The command is this:

 1 [ignore_this]# nmap -sP 10.0.0.0/24

And the output:

   3 Starting Nmap 4.01 ( http://www.insecure.org/nmap/ ) at
   4 2006-07-14 14:19 BST
   5 Host 10.0.0.1 appears to be up.
   6 MAC Address: 00:09:5B:29:FD:96 (Netgear)
   7 Host 10.0.0.2 appears to be up.
   8 MAC Address: 00:0F:B5:96:38:5D (Netgear)
   9 Host 10.0.0.4 appears to be up.
  10 Host 10.0.0.5 appears to be up.
  11 MAC Address: 00:14:2A:B1:1E:2E (Elitegroup Computer System Co.)
  12 Nmap finished: 256 IP addresses (4 hosts up) scanned in 5.399 seconds

And I'm a littl confused... the command is nmap -sP 10.0.0.0/24. To my (basic) knowledge in networking, this is just a class A ip address, except the /24 at the end is the subnet mask. Why is he including the subnet mask?

________________________________________

**WHAT YOU ARE ASKED TO DO**
Resume the post about the nmap scan command, picking up right after its final sentence. The listing after this point is separate material and is not part of the nmap post.

**GIVEN DATA**

________________________________________

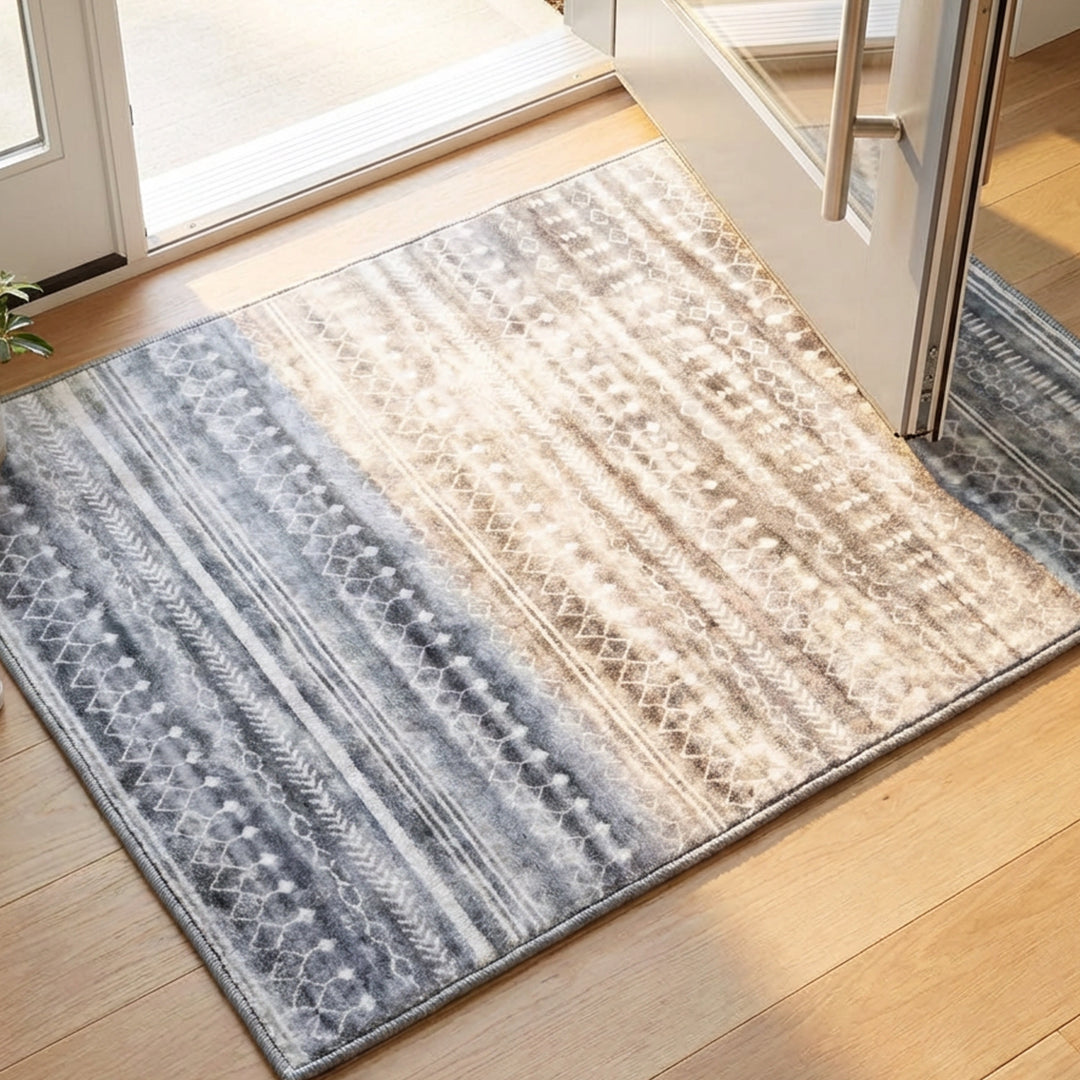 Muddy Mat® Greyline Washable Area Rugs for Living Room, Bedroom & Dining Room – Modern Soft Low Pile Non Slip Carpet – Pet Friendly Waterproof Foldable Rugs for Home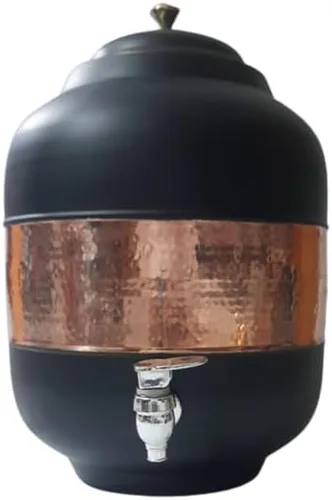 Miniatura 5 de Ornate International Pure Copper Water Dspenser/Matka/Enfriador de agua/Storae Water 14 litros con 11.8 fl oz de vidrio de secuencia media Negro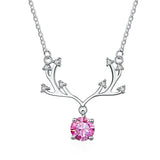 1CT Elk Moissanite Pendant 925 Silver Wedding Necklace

________________________________________

**YOUR RESPONSE**
Sorry if I'm a little mis-informed and don't understand the topic very well, but I have no clue at all why the /24 is there. Personally I've never used a subnet, I'm not to familiar with it. The most I've ever done with subnetting is write it out on paper and found out what the host portions/networking and broadcasts parts were. I've never actually used subnetting in a computer, I didn't even know you could essentialy ping an ip address with the /24...

If anyone knows

  1. Where did he get this from?
  2. Why did he include it...
  3. A little more on how it works...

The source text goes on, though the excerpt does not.